Kapolsek Dander IPTU Warsito membenarkan adanya peristiwa banjir tersebut. Ia menjelaskan, banjir terjadi akibat intensitas hujan yang tinggi sehingga debit air sungai meningkat secara tiba-tiba. “Air sempat meluap ke permukiman warga dan jalan. Arus lalu lintas juga sempat terganggu. Saat ini sudah surut,” ujar Warsito, Jumat (9/1).
Banjir juga dilaporkan terjadi di Dusun Sugihan, Desa Kedungsumber, Kecamatan Temayang. Peristiwa ini dipicu luapan air dari pembangunan saluran air (yudit) yang tidak mampu menampung debit air hujan. Kepala Desa Kedungsumber, Sukardi, menyampaikan bahwa kondisi air saat ini telah surut dan situasi berangsur kondusif.

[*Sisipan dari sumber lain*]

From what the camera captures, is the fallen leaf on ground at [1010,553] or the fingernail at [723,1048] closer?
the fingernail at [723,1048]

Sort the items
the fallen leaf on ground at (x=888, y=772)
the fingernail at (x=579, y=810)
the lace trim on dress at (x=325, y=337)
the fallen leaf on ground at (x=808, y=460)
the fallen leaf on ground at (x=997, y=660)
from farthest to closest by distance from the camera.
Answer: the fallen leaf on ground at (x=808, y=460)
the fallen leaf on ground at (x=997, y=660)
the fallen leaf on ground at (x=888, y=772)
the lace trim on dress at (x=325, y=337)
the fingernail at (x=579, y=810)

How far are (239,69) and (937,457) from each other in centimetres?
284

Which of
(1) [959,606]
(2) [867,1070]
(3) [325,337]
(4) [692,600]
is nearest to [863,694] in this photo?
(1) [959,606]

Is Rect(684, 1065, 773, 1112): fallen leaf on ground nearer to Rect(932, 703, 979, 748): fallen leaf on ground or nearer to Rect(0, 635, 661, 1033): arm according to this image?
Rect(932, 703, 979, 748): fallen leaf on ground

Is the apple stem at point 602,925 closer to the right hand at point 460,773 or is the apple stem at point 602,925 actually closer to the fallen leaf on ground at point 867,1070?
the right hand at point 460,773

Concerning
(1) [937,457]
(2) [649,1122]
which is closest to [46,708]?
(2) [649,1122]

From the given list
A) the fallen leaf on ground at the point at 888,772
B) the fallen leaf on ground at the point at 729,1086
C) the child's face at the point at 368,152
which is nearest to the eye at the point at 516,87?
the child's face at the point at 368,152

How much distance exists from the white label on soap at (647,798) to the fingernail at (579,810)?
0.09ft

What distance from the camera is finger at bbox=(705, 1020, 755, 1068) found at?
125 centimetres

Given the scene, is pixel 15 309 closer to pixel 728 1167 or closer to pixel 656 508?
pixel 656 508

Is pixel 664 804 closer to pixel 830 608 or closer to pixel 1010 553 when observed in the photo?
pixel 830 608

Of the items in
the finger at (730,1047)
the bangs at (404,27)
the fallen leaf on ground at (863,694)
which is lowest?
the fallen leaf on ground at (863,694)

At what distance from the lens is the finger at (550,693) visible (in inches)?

Selain banjir, hujan deras disertai angin kencang juga menimbulkan kerusakan di beberapa wilayah. Di Desa Luwihaji, Kecamatan Ngraho, sejumlah pohon tumbang dan menimpa rumah warga. Sementara itu di Desa Taji, Kecamatan Tambakrejo, angin kencang merusak bagian atap beberapa rumah penduduk.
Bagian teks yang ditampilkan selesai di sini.